### Task to complete
Swap every "pale green felt spike" in the listing below for "light green felt spike", and leave everything else unchanged.

** start of Input material **

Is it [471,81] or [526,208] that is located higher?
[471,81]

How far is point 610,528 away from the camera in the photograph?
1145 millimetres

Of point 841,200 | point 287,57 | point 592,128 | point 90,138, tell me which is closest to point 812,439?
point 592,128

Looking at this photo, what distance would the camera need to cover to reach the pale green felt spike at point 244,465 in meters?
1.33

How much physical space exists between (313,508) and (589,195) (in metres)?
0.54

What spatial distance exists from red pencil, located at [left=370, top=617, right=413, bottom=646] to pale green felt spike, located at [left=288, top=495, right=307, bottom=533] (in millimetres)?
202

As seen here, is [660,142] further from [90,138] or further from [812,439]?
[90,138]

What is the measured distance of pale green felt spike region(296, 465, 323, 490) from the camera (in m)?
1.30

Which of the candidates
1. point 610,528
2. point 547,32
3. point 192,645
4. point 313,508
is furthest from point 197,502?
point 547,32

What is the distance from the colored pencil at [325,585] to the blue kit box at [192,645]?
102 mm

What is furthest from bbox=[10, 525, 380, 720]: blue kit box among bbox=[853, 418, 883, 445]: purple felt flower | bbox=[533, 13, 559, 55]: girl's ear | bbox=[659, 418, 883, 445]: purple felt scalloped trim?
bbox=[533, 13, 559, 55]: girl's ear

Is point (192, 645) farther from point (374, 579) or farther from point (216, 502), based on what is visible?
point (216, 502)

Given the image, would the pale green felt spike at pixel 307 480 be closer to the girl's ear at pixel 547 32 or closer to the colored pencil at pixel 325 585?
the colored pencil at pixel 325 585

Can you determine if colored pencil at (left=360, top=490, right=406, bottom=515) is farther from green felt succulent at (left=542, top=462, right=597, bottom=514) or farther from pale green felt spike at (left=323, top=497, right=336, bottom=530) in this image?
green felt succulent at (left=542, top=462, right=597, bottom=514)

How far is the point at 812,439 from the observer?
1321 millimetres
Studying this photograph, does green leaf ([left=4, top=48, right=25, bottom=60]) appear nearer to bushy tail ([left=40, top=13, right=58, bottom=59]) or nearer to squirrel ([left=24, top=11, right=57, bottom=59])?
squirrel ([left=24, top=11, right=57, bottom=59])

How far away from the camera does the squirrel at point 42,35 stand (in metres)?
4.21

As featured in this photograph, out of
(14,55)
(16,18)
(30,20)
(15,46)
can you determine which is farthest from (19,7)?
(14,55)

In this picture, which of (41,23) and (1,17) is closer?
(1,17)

** end of Input material **

### Solution below
Is it [471,81] or [526,208] that is located higher?
[471,81]

How far is point 610,528 away from the camera in the photograph?
1145 millimetres

Of point 841,200 | point 287,57 | point 592,128 | point 90,138, tell me which is closest to point 812,439?
point 592,128

Looking at this photo, what distance would the camera need to cover to reach the light green felt spike at point 244,465 in meters?
1.33

How much physical space exists between (313,508) and (589,195) (in metres)?
0.54

What spatial distance exists from red pencil, located at [left=370, top=617, right=413, bottom=646] to light green felt spike, located at [left=288, top=495, right=307, bottom=533] (in millimetres)?
202

As seen here, is [660,142] further from [90,138] or further from [812,439]?
[90,138]

What is the measured distance of light green felt spike region(296, 465, 323, 490) from the camera (in m)?
1.30

Which of the candidates
1. point 610,528
2. point 547,32
3. point 192,645
4. point 313,508
is furthest from point 197,502?
point 547,32

What is the distance from the colored pencil at [325,585] to the blue kit box at [192,645]?
102 mm

What is furthest from bbox=[10, 525, 380, 720]: blue kit box among bbox=[853, 418, 883, 445]: purple felt flower | bbox=[533, 13, 559, 55]: girl's ear | bbox=[659, 418, 883, 445]: purple felt scalloped trim?
bbox=[533, 13, 559, 55]: girl's ear

Is point (192, 645) farther from point (374, 579) or farther from point (216, 502), based on what is visible?
point (216, 502)

Given the image, would the light green felt spike at pixel 307 480 be closer to the girl's ear at pixel 547 32 or closer to the colored pencil at pixel 325 585?
the colored pencil at pixel 325 585

Can you determine if colored pencil at (left=360, top=490, right=406, bottom=515) is farther from green felt succulent at (left=542, top=462, right=597, bottom=514) or farther from light green felt spike at (left=323, top=497, right=336, bottom=530) in this image?
green felt succulent at (left=542, top=462, right=597, bottom=514)

How far is the point at 812,439 from the observer?
1321 millimetres
Studying this photograph, does green leaf ([left=4, top=48, right=25, bottom=60]) appear nearer to bushy tail ([left=40, top=13, right=58, bottom=59]) or nearer to squirrel ([left=24, top=11, right=57, bottom=59])?
squirrel ([left=24, top=11, right=57, bottom=59])

How far away from the camera does the squirrel at point 42,35 stand (in metres)?
4.21

As featured in this photograph, out of
(14,55)
(16,18)
(30,20)
(15,46)
can you determine which is farthest from (19,7)?
(14,55)

In this picture, which of (41,23) and (1,17) is closer?
(1,17)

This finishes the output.